Page 1 of 3 [1] 2 3 Next page →

#155503 — Inconsistent line counts from 3 methods

From	DFS <nospam@dfs.com>
Date	2020-10-10 22:37 -0400
Subject	Inconsistent line counts from 3 methods
Message-ID	<WhugH.334023$Av7.244451@fx34.iad>

$ countlines war_peace.txt
fread-var: 66875  off by 1183
fgetc    : 65692  correct
fgets    : 65692  correct


$ countlines bible.txt
fread-var: 31255  off by 153
fgetc    : 31101  off by 1
fgets    : 31102  correct


======================================================
#include <stdio.h>
#include <stdlib.h>

int main(int argc, char *argv[])
{
  				
  char line[600] = "";
  char c;

  // use fread to populate a variable
  // open file, go to end, get size, allocate memory, back to
  // beginning, read contents into variable
  FILE *fin = fopen(argv[1],"r");
  fseek(fin, 0, SEEK_END);
  int buffer = ftell(fin);	
  char *myStr = malloc(sizeof(char) * (buffer + 1));
  rewind(fin);
  fread(myStr, sizeof(char), buffer, fin);

  //count newlines in variable
  int lines = 0;
  for (int i = 0; i < buffer; i++) {if(myStr[i]=='\n') {lines++;}}
  printf("fread-var: %d\n",lines);
  free(myStr);
  	
  //count newline from file with getc	
  lines = 0;
  rewind(fin);
  for (c=getc(fin);c!=EOF;c=getc(fin)) {if(c=='\n') {lines++;}}
  printf("fgetc    : %d\n",lines);
  	

  //count lines from file with fgets
  lines = 0;
  rewind(fin);
  while (fgets(line,sizeof line, fin)!= NULL) {lines++;}
  printf("fgets    : %d\n",lines);

  fclose(fin);
  return(0);
}
======================================================

See anything wrong with the fread-var section?  It consistently 
overcounts lines, especially on bigger files.
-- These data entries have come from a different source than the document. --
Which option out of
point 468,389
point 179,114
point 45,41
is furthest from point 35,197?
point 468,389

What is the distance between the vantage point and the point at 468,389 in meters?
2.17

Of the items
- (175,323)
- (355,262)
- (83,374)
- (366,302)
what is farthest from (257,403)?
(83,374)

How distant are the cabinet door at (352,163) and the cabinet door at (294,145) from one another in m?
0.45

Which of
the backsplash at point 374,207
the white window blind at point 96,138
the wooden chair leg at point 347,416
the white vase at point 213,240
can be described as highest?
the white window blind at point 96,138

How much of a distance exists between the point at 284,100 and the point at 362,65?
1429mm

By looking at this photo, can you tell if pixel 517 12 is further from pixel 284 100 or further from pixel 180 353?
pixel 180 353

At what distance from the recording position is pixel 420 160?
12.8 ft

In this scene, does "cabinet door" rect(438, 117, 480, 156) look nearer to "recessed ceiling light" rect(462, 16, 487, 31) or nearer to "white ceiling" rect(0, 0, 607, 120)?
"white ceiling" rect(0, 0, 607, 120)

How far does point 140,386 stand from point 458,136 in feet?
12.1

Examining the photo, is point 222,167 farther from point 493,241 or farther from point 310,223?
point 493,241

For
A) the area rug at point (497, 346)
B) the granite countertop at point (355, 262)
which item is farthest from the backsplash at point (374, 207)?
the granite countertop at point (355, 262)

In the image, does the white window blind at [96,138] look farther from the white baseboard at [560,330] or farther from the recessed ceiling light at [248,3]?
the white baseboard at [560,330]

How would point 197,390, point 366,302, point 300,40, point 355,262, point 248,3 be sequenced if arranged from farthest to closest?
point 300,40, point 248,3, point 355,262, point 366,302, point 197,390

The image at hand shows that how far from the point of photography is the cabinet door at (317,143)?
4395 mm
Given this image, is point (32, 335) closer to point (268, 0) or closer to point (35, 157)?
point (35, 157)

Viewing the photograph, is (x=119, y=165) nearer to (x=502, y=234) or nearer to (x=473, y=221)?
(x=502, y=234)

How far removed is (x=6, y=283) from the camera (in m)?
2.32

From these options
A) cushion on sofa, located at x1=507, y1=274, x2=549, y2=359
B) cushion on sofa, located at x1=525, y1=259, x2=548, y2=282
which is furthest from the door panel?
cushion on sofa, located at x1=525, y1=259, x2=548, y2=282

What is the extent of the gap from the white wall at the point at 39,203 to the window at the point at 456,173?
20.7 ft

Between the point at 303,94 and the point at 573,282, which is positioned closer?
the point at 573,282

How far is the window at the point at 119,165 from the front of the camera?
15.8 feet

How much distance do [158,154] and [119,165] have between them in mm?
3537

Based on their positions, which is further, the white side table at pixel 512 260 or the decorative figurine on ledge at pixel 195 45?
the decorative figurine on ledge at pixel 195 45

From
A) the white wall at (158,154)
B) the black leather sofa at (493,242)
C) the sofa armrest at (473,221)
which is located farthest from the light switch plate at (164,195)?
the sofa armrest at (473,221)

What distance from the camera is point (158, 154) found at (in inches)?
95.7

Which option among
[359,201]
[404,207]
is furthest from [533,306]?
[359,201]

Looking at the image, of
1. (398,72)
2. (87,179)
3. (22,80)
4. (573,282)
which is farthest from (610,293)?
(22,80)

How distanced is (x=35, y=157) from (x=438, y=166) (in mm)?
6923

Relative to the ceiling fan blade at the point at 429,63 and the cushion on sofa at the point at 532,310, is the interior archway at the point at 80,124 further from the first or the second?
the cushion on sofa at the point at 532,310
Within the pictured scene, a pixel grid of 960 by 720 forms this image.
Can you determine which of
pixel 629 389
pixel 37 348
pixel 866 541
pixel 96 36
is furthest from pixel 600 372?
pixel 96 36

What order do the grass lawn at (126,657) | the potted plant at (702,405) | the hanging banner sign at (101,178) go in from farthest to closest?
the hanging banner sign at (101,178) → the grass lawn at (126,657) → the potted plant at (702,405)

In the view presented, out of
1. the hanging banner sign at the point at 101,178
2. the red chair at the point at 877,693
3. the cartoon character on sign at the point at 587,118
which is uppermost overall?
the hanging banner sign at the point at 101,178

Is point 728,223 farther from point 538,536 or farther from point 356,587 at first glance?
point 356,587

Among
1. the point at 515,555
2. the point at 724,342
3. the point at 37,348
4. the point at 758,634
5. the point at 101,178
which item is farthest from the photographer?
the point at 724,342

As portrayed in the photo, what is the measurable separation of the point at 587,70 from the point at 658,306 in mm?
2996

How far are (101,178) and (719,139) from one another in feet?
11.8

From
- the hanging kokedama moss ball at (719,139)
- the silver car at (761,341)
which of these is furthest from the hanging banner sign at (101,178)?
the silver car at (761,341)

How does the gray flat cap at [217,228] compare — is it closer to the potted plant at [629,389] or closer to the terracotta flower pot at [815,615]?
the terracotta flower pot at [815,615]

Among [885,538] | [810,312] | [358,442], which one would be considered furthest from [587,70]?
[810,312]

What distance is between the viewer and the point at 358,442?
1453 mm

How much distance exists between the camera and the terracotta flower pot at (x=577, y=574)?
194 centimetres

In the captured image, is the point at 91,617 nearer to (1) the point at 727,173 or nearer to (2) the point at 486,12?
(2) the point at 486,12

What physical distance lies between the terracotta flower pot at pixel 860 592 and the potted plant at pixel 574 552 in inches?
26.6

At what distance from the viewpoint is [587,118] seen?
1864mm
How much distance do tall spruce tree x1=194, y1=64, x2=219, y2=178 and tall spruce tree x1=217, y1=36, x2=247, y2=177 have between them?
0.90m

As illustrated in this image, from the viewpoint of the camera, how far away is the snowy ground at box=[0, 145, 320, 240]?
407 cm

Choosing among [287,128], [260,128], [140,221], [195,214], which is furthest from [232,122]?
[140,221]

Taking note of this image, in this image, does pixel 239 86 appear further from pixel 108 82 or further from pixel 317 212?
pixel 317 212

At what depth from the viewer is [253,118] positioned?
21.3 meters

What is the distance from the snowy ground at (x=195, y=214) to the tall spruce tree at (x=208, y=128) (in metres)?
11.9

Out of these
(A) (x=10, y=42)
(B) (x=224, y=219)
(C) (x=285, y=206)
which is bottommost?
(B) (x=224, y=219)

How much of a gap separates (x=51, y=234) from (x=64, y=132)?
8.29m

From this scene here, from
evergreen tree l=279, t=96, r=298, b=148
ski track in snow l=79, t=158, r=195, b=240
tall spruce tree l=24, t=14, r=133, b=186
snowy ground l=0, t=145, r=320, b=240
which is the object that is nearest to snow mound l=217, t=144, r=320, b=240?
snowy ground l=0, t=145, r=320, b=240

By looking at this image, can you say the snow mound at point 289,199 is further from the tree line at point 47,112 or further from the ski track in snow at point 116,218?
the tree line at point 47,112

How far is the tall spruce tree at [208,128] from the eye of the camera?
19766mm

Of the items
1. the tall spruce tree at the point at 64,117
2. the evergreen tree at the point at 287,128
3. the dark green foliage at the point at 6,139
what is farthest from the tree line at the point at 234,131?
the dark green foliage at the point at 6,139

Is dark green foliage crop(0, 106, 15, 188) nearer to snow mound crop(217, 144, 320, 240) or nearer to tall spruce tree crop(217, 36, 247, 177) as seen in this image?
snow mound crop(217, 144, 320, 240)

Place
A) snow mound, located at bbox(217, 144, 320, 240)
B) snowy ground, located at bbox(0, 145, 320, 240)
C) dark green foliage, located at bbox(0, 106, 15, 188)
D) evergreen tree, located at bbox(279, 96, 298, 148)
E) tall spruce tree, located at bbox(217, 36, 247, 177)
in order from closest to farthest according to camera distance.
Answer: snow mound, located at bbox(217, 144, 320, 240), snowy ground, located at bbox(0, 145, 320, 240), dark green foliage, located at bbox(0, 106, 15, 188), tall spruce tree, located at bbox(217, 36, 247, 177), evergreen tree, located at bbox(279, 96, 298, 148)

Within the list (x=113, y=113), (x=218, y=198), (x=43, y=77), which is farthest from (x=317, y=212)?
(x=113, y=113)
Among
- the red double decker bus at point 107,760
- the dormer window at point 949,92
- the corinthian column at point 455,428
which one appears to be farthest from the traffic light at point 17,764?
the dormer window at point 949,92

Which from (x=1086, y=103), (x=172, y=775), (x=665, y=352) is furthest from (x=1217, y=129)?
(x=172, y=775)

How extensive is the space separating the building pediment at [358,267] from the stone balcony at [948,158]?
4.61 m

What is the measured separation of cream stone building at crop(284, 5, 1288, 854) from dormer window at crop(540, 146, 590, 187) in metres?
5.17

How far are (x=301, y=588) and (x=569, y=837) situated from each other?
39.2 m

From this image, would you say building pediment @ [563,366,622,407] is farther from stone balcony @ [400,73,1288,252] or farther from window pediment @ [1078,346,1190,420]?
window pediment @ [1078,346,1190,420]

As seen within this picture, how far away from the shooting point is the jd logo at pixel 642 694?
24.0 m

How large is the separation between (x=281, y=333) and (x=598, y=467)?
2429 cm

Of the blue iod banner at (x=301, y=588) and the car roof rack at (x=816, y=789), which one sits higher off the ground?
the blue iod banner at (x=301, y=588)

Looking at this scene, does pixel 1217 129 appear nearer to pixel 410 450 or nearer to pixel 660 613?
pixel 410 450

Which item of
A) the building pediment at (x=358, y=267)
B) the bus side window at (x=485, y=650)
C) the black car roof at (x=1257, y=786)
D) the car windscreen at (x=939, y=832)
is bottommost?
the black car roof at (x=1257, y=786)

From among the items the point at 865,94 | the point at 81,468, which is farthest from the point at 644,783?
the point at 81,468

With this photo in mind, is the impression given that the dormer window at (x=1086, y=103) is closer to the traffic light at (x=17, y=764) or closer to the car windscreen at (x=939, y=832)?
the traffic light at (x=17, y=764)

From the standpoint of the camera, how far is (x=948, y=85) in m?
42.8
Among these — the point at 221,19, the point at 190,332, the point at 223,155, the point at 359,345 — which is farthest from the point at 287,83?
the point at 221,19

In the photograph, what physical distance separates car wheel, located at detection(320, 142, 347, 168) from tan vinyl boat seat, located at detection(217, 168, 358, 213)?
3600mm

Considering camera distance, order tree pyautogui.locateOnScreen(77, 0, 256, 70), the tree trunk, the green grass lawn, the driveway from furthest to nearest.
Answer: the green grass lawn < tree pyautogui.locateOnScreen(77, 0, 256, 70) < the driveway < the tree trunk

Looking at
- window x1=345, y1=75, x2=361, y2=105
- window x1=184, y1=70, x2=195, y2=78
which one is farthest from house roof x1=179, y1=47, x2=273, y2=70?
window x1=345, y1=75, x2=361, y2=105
[toc] | [next] | [standalone]

#155504

From	Barry Schwarz <schwarzb@delq.com>
Date	2020-10-10 22:06 -0700
Message-ID	<qt35ofl3ced5r1kvtoaui0h2omse848j43@4ax.com>
In reply to	#155503

On Sat, 10 Oct 2020 22:37:35 -0400, DFS <nospam@dfs.com> wrote:

>$ countlines war_peace.txt
>fread-var: 66875  off by 1183
>fgetc    : 65692  correct
>fgets    : 65692  correct
>
>
>$ countlines bible.txt
>fread-var: 31255  off by 153
>fgetc    : 31101  off by 1
>fgets    : 31102  correct
>
>
>======================================================
>#include <stdio.h>
>#include <stdlib.h>
>
>int main(int argc, char *argv[])
>{
>  				
>  char line[600] = "";
>  char c;
>
>  // use fread to populate a variable
>  // open file, go to end, get size, allocate memory, back to
>  // beginning, read contents into variable
>  FILE *fin = fopen(argv[1],"r");
>  fseek(fin, 0, SEEK_END);
>  int buffer = ftell(fin);	
>  char *myStr = malloc(sizeof(char) * (buffer + 1));
>  rewind(fin);
>  fread(myStr, sizeof(char), buffer, fin);
>
>  //count newlines in variable
>  int lines = 0;
>  for (int i = 0; i < buffer; i++) {if(myStr[i]=='\n') {lines++;}}
>  printf("fread-var: %d\n",lines);
>  free(myStr);
>  	
>  //count newline from file with getc	
>  lines = 0;
>  rewind(fin);
>  for (c=getc(fin);c!=EOF;c=getc(fin)) {if(c=='\n') {lines++;}}
>  printf("fgetc    : %d\n",lines);
>  	
>
>  //count lines from file with fgets
>  lines = 0;
>  rewind(fin);
>  while (fgets(line,sizeof line, fin)!= NULL) {lines++;}
>  printf("fgets    : %d\n",lines);
>
>  fclose(fin);
>  return(0);
>}
>======================================================
>
>See anything wrong with the fread-var section?  It consistently 
>overcounts lines, especially on bigger files.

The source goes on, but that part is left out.